The campaign addresses complacency with some hard-hitting facts about how a bushfire can impact you:

  • Fire can travel up to 25 kilometres an hour* and send burning embers flying for kilometres, sparking new fires.
  • Fire can rip through bushlands in minutes and leap across any highway in WA.
  • The heat radiated from a fire can shatter windows, melt tyres and burn your skin from just 100 metres away.

Western Australians are urged to visit firechat.wa.gov.au and take just five minutes to have a Fire Chat with their family, housemates or neighbours to determine what they will do if a bushfire threatens.

Fire and Emergency Services Commissioner Darren Klemm AFSM joined Minister for Emergency Services Fran Logan MLA at Bold Park on Sunday 2 December to launch the new campaign.

Commissioner Klemm highlighted one of the key campaign messages that there will never be as many fire trucks as there are houses to remind people they must discuss what they will do in the event of a bushfire and not rely on the emergency services to be at their front door to protect them.

‘Our firefighters do an exceptional job; they are on the front line battling the blaze, risking their lives trying to hold it back and get on top of it before it gets worse,’ Commissioner Klemm said.

‘There are 1,728 operational fire trucks in Western Australia and over one million houses so you can’t wait for them to show up at your door.

‘Your safety is your responsibility, so sit down with your loved ones and work out what you will do if there’s a bushfire in your area.’
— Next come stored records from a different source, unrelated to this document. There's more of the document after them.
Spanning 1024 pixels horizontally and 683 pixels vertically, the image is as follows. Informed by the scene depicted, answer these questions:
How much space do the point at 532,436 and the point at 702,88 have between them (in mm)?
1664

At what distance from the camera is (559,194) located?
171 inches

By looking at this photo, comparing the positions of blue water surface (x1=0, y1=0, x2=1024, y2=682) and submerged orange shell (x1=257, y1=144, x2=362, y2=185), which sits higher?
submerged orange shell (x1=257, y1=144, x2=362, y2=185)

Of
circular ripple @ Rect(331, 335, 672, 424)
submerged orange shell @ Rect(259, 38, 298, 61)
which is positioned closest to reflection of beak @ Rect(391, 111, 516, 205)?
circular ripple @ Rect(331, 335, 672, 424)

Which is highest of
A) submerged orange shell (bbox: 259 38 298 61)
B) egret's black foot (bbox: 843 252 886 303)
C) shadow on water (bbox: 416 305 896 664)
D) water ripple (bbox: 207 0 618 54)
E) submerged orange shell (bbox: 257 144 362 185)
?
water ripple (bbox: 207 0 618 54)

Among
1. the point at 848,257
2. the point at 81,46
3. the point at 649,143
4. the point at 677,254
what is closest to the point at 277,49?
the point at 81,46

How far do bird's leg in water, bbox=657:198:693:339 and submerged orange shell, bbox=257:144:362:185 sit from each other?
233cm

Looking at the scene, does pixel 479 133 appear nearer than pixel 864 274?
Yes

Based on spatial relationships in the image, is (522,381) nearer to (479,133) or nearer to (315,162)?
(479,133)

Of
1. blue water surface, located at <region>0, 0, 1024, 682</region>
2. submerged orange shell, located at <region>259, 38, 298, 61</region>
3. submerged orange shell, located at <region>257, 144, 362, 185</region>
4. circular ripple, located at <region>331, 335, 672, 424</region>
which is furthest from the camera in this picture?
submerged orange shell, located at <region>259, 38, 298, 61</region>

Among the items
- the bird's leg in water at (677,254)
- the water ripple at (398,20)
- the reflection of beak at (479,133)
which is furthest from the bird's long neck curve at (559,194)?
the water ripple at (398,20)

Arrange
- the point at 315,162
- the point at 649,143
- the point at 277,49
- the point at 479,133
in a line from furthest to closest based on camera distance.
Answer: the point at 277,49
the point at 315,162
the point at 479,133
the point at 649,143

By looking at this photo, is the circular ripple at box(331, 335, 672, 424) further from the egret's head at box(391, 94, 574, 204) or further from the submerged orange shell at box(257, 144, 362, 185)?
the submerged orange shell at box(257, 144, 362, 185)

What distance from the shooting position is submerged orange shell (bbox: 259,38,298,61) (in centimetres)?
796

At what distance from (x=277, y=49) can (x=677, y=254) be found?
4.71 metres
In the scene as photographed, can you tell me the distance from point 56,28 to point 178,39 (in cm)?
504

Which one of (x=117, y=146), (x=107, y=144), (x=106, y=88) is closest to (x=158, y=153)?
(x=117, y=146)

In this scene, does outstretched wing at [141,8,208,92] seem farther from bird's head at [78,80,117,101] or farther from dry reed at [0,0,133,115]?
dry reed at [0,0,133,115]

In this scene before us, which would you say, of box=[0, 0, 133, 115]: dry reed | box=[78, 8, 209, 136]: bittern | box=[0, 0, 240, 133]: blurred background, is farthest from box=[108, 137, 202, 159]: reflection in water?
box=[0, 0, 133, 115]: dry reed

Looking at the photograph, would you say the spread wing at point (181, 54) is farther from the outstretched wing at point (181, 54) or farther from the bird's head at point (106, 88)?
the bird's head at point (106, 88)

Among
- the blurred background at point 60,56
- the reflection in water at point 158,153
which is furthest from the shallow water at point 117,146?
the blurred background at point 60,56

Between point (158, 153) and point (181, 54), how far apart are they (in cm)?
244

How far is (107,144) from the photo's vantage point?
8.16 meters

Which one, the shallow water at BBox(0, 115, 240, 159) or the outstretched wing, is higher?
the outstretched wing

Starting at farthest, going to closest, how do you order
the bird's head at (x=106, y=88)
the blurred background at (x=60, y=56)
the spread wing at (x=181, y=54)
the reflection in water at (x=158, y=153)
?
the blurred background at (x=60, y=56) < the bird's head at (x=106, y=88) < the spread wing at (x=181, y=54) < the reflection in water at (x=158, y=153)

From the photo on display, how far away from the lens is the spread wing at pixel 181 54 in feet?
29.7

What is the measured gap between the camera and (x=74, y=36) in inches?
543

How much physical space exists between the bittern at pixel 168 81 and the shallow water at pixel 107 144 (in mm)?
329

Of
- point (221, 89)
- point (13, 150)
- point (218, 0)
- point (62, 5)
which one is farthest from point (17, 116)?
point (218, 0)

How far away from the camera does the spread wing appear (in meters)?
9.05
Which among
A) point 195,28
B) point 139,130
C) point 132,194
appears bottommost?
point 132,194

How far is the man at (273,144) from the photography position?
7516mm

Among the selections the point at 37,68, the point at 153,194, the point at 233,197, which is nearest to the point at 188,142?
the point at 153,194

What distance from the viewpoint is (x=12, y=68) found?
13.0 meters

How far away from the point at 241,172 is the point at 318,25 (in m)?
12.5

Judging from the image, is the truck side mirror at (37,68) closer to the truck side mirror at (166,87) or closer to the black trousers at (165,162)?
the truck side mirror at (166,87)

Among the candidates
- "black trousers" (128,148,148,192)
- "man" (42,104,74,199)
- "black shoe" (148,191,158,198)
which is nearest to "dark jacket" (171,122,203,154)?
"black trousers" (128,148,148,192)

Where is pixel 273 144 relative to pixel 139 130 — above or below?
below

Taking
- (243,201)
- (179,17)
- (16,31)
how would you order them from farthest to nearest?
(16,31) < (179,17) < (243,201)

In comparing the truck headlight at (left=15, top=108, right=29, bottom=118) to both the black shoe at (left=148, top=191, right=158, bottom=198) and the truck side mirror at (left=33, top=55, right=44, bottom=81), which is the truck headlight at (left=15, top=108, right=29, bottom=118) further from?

Residents living in or near bushland need to begin preparing themselves and their property now to ensure they are ready for the hot, dry and windy conditions summer brings.

DFES recommends you:

  • Prepare your property and clear the immediate area around your home by pruning trees, cutting long grass, clearing your gutters and removing rubbish.
  • Install a mesh guard on your air conditioner and block any gaps under floor spaces, in the roof and under eaves to keep sparks and embers out.
  • Use the five-minute Fire Chat and/or Bushfire Preparation Toolkit to decide on your bushfire plan and enact it early to avoid making last minute decisions that could prove deadly.
  • It is also recommended you have an emergency kit ready to go in case you are evacuated or cut off during a bushfire including essential supplies such as a radio, spare batteries, torch, first aid kit, woollen blanket, water and non-perishable food.

*During the Esperance fires in 2015, a recording showed fire raced across the landscape at up to 25 kilometres per hour during the peak of the catastrophic fire conditions.